Divergence v1 introduces highly customizable options pools. Each has its own underlying, collateral, expiry, and strike price. Once options expire, a pool's address cannot be reused to deploy a new pool. It is impractical to enable different fees for each pool, due to the issue of liquidity fragmentation. Therefore, fees are configured based on the underlying asset.

It is expected that traders and liquidity providers favor certain fee levels for options with common underlying assets. Option pools with rarer underlying will naturally prefer a higher fee, to counterbalance market-making risks.

Transaction Fee

Transaction fees are proportionally divided among active liquidity at the time of a trade. If the option price leaves a position's range, that liquidity no longer earns fees. If the options price reenters the range, the liquidity starts earning fees again. Liquidity providers collect fees separately from the pool.

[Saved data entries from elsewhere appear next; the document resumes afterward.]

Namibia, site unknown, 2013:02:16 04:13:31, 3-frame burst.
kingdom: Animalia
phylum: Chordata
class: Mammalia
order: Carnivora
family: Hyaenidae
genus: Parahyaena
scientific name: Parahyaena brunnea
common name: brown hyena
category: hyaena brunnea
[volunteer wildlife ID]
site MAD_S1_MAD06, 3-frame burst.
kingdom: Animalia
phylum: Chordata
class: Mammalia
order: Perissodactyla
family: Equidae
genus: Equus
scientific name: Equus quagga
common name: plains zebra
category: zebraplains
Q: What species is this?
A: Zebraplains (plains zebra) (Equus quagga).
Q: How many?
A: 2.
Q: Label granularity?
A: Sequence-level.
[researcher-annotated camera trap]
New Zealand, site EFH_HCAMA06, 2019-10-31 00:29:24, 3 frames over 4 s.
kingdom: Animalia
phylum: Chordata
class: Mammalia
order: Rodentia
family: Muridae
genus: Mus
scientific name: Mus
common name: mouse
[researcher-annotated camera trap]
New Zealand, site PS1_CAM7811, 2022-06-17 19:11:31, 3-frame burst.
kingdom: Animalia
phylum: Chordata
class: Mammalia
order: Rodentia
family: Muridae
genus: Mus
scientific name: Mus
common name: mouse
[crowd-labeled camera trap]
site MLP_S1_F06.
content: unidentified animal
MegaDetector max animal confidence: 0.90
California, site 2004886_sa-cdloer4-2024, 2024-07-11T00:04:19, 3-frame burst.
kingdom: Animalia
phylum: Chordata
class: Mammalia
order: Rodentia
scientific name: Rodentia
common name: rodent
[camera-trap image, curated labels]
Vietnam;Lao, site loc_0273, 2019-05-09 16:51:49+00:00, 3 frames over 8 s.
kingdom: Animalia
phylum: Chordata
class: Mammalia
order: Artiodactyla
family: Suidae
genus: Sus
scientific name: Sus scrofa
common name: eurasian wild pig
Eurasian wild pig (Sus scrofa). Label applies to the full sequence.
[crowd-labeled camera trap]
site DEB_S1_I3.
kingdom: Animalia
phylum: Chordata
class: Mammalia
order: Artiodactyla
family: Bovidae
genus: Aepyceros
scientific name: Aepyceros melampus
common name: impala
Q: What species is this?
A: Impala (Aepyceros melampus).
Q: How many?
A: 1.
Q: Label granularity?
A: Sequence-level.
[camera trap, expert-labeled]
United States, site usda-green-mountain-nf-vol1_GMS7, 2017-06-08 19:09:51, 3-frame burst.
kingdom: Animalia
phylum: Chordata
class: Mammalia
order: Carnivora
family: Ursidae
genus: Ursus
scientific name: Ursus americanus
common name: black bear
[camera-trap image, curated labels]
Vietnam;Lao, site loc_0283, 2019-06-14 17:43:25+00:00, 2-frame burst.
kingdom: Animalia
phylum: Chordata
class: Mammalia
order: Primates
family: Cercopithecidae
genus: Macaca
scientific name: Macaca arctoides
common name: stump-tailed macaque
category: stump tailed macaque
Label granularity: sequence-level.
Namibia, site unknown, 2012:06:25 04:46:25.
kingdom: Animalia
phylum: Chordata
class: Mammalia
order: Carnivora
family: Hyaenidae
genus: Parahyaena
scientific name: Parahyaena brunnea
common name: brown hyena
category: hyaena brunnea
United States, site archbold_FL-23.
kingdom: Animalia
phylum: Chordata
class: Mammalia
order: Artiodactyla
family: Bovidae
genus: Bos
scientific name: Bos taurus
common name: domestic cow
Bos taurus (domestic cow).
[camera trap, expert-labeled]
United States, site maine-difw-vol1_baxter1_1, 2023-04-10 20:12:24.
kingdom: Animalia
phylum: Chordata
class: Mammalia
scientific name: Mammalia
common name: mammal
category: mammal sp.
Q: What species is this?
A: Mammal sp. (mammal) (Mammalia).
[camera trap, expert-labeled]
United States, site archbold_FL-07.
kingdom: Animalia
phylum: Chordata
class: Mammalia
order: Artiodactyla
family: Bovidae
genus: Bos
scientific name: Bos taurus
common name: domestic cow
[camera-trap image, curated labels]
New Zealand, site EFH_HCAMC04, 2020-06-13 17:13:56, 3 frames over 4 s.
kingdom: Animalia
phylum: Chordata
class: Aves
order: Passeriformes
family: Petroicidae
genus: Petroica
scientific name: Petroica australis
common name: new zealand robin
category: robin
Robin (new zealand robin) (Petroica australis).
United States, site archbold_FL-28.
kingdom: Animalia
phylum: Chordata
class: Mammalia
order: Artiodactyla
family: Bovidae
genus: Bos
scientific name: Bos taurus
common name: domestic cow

Pools have a default transaction fee of 0.3% per notional. That means, for each option token sold, a transaction fee of 0.003 collateral units applies. More fee rates of up to 1% may be added in the future per on-chain governance.

Exercise Fee

After settlement, those options that expire profitably can be exercised for 1 collateral each. An exercise fee of 0.15% applies when option holders claim payoffs. This fee rate does not apply to liquidity providers, who can keep their received premiums from out-of-money options.

Protocol Fee

The protocol collects 30% of the transaction fee, as well as the exercise fee. The protocol governance has flexibility in changing the fraction of fees that go to the protocol.